*** Source text ***

I’m an average married guy, and I do genuinely apologize to my wife when I screw up.

The thing is that I’m not claiming to have exceptional will power or genius level intellect or nerves of steel or any other such things. That’s probably why I don’t get other people’s intransigence. I’m not Michael Jordan wondering why nobody else is as good at basketball as I am. I’m just an ordinary person who might make an occasional free throw wondering why other people don’t even aim in the general direction of the hoop when making their shot.

They think that the game is Curling.

Take a look at what 70,000,000 Americans just voted for, and then ask yourself if you have the bar in the right place :wink:

Considering that 80,000,000 voted the other way, average would still apply :smiley:

I wanted to get a couple of numbers [1] to make the following point:

At the time of the Civil War, the 23 Northern states comprised about 21,000,000 people, while the 11 Confederate states comprised about 9,000,000 people, including about 3,500,000 slaves (5,500,000 free people).

Assuming, arguendo that everybody in the North was an abolitionist, and that everybody in the South was pro-slavery:

  • 80% of free Americans were abolitionists
  • 20% of free Americans were pro-slavery

If we extrapolated to today’s US population, that would be [wait for it] about 70,000,000 Americans who were pro-slavery.

Now I am not saying that the percent of Americans who are pro-slavery today is the same as it was at the time of the Civil War, but …

Some people who hold some pretty shitty beliefs have been among us for a long time. And those beliefs tend to be handed down inter-generationally.

It’s a very durable issue that’s very hard to chip away at.

*** End of Source text ***

== What to do ==
Edit the stretch of the post on voting and Civil War population numbers from "I wanted to" through "who were pro-slavery.", replacing "arguendo" with "for the sake of argument". You won't need the data for this.

*** Supplied data ***

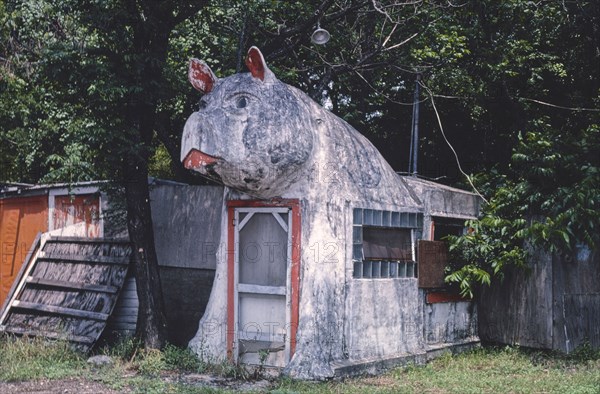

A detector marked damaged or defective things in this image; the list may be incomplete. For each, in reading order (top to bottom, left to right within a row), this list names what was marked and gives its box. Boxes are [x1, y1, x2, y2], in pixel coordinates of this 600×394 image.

rusty metal siding [0, 196, 48, 304]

*** End of Supplied data ***

== Finished task ==
I wanted to get a couple of numbers [1] to make the following point:

At the time of the Civil War, the 23 Northern states comprised about 21,000,000 people, while the 11 Confederate states comprised about 9,000,000 people, including about 3,500,000 slaves (5,500,000 free people).

Assuming, for the sake of argument that everybody in the North was an abolitionist, and that everybody in the South was pro-slavery:

  • 80% of free Americans were abolitionists
  • 20% of free Americans were pro-slavery

If we extrapolated to today’s US population, that would be [wait for it] about 70,000,000 Americans who were pro-slavery.